:: TÂCHE ::
Les affirmations 1., 2. et 3. sont-elles conformes à la discussion sur les photos perdues ? Pour chacune, répondez oui ou non et citez exactement les mots de la discussion qui tranchent.
1. Les albums ont complètement disparu du MacBook.
2. Les photos disparues sont celles qui étaient stockées dans le Mac et pas dans l’iPhone.
3. gmaa copie aussi sur des disques externes ce qui compte pour lui.

:: TEXTE DE LA PAGE ::
***

# Perte de photos depuis installation iCloud



## Nikki (30 Septembre 2019)

Bonjour,
Mon conjoint a configuré la sauvegarde de ses photos sur iCloud mais depuis toutes ses photos ou presque ont disparu. Elles ne sont plus dans son MacBook, les titres des albums apparaissent mais ils sont vides. Autant vous dire que ça représente des années de photos perdues... 
Au même moment tout son bureau sur l’ordi a disparu et n’apparait Plus que depuis son iPhone.
Je ne sais pas si je suis claire... mais si vous avez une idée de pourquoi tout a disparu depuis cette configuration je suis preneuse.
Merci


----------



## gmaa (30 Septembre 2019)

Bonsoir,
Je pense qu'il faille ré-accéder à partir de l'iphone et refaire un transfert mail ou stockage


----------



## Nikki (1 Octobre 2019)

Pour être plus précise, ce sont les photos qui étaient stockées dans le mac et pas dans l’iphone qui ont disparu..


----------



## gmaa (1 Octobre 2019)

Il doit les voir sur iCloud depuis son Mac... et alors il les rapatrie.
Quant au pourquoi de la "disparition"…
Par ailleurs, pour conserver ce à quoi je tiens, je copie aussi sur des disques externes.
Une "chance" de plus…


----------



## Nicolarts (13 Octobre 2019)

J'ai eu le même expérience que toi, j'ai perdu beaucoup des photos avec le logiciel iPhoto et puis Photo alors j'ai donc arrêté les utiliser et j'ai arrêté stocker les photos sur iCloud.

***

:: LIGNES ::
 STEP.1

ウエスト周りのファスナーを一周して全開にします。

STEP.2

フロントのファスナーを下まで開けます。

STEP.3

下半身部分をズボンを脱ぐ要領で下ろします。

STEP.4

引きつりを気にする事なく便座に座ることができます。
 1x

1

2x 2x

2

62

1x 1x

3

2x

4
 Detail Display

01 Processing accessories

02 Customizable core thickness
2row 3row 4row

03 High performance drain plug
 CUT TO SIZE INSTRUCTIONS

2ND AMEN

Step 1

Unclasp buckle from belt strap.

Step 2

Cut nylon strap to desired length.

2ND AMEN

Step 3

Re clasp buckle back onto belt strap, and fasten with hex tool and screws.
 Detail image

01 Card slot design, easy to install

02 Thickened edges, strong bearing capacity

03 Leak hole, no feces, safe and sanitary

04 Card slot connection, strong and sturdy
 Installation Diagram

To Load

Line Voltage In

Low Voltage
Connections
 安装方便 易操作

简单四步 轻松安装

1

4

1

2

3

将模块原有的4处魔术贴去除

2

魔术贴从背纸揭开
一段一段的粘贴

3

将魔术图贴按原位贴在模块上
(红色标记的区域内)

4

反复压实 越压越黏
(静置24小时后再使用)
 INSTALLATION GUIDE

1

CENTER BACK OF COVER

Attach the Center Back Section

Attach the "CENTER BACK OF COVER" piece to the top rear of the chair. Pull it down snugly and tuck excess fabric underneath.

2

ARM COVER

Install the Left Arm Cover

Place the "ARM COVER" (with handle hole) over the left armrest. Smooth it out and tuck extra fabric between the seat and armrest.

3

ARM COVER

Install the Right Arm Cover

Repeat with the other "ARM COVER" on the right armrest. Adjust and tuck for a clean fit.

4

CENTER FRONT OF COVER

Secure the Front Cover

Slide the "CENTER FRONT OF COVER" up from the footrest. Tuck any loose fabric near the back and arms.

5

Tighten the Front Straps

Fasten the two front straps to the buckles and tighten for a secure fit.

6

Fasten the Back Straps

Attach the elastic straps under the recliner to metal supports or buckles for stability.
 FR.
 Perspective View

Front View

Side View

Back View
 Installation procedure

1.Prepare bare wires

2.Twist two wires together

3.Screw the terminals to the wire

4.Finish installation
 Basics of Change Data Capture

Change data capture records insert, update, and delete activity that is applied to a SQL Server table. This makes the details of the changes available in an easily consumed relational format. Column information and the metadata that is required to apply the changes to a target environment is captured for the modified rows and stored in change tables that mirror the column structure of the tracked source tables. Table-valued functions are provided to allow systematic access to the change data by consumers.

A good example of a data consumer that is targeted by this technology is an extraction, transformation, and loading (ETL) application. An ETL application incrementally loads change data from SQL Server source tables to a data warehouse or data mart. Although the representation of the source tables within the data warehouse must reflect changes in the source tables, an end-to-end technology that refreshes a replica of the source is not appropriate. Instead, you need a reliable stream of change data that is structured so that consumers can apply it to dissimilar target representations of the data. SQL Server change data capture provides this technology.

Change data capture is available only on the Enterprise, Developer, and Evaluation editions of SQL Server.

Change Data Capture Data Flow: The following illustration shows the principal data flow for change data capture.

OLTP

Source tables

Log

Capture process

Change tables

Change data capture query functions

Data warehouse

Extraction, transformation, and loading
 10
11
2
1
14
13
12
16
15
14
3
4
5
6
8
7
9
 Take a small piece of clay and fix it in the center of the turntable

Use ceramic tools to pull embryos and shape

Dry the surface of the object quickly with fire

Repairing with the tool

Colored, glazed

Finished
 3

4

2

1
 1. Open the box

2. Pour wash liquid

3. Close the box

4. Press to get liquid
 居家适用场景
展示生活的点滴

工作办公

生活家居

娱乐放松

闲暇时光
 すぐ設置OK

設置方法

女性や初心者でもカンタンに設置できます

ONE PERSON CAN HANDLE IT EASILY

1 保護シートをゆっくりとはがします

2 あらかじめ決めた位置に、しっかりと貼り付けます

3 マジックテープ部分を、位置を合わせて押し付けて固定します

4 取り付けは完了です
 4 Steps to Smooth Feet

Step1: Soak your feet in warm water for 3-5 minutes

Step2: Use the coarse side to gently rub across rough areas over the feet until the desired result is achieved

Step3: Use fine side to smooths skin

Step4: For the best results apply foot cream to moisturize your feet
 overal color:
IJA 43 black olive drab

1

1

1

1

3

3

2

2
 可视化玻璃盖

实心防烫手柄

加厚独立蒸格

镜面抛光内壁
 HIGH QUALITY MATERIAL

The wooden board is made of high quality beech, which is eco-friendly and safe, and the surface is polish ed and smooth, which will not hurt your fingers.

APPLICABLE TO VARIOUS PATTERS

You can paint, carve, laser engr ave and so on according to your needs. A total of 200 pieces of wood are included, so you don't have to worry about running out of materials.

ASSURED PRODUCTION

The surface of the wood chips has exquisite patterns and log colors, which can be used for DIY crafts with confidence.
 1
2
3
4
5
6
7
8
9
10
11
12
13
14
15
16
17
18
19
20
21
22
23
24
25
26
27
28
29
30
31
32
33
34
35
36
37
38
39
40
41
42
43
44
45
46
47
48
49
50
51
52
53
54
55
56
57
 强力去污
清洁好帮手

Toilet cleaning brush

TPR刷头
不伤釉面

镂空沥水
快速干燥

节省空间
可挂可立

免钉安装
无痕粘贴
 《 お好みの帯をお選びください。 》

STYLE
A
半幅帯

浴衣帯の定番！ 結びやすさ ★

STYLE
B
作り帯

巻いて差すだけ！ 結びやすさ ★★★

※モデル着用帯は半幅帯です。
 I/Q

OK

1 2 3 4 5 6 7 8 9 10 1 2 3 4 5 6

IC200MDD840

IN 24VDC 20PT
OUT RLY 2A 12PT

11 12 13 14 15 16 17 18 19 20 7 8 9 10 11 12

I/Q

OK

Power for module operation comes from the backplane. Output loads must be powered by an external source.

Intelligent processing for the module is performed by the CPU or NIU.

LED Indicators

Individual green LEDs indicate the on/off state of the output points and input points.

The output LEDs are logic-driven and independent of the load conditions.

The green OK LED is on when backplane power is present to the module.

***

:: RÉPONSE ::
1. Non : « les titres des albums apparaissent mais ils sont vides »
2. Oui : « ce sont les photos qui étaient stockées dans le mac et pas dans l’iphone qui ont disparu »
3. Oui : « pour conserver ce à quoi je tiens, je copie aussi sur des disques externes »